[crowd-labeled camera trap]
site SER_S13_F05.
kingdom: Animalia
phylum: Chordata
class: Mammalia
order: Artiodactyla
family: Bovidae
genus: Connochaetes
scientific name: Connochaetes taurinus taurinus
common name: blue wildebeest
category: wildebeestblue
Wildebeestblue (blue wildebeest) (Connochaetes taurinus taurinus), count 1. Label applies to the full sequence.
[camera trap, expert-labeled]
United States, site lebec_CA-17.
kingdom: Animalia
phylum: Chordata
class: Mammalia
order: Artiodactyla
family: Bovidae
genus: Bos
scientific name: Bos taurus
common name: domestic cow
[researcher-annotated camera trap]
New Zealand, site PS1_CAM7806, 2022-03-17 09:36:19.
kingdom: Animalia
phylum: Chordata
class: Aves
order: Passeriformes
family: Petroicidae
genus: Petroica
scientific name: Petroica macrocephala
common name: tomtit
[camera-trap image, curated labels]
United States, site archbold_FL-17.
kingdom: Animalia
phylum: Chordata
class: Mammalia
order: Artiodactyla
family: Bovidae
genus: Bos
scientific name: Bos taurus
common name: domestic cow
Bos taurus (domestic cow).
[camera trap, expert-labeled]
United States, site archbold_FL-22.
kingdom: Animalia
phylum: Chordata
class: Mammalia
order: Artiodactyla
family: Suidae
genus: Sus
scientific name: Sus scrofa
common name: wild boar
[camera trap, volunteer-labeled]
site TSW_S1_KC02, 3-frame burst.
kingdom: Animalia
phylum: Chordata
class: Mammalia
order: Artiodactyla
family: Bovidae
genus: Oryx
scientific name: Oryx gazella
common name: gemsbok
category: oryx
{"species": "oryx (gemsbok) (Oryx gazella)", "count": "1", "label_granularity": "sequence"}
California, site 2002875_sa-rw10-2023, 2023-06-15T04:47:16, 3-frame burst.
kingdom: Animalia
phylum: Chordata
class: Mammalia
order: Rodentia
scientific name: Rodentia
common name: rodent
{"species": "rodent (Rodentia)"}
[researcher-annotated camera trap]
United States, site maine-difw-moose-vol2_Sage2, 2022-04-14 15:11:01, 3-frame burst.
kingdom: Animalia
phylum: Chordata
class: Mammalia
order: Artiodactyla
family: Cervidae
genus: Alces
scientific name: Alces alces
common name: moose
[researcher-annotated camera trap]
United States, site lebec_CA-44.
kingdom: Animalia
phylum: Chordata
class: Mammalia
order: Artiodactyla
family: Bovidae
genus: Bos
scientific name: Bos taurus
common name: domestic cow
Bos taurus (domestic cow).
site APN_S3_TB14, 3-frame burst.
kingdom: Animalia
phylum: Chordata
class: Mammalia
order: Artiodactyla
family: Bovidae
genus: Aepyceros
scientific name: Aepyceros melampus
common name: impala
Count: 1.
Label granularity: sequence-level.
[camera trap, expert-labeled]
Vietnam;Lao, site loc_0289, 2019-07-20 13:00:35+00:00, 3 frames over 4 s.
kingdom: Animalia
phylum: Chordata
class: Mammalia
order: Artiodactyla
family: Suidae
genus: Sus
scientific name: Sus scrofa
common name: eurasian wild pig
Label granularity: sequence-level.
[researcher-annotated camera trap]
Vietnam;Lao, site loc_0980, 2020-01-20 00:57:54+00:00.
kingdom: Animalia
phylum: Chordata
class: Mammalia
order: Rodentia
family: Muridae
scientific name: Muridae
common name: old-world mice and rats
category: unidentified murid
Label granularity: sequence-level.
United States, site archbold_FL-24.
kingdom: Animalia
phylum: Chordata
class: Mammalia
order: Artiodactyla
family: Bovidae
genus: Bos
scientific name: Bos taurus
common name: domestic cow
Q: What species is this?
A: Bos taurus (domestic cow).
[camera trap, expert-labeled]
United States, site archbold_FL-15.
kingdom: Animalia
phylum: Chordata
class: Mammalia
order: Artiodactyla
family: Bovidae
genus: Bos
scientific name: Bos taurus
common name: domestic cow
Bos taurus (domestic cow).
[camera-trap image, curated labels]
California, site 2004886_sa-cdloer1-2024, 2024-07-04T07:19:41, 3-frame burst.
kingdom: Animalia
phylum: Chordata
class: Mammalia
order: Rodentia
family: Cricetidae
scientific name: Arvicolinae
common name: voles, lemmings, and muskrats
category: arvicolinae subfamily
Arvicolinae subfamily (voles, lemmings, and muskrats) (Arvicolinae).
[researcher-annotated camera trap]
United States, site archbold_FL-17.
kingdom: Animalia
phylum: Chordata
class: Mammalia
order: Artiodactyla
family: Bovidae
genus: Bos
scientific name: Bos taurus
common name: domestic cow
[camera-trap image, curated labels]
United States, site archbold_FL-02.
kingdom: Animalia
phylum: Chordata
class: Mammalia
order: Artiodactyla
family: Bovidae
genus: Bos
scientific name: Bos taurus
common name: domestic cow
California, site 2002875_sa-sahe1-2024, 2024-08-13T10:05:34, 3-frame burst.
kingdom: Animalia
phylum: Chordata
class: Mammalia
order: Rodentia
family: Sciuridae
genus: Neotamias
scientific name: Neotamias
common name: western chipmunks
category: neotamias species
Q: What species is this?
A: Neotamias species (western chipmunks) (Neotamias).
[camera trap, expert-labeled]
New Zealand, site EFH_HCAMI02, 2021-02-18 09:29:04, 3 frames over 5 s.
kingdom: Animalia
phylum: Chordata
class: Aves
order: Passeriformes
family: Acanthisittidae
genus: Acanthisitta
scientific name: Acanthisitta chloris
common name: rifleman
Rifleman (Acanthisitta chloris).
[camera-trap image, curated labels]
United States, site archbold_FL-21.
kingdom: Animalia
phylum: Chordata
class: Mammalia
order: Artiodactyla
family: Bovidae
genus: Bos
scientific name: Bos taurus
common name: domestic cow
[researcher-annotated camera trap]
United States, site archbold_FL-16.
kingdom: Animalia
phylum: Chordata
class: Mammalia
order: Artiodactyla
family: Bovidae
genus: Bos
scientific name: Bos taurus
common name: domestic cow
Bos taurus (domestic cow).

Task directions: Look above for the line with "2024-08-13T10:05:34, 3-frame burst."; retype exactly that line, every line after it up to the line with "common name: western chipmunks", and that line too, nothing else.

Exercise answer:
California, site 2002875_sa-sahe1-2024, 2024-08-13T10:05:34, 3-frame burst.
kingdom: Animalia
phylum: Chordata
class: Mammalia
order: Rodentia
family: Sciuridae
genus: Neotamias
scientific name: Neotamias
common name: western chipmunks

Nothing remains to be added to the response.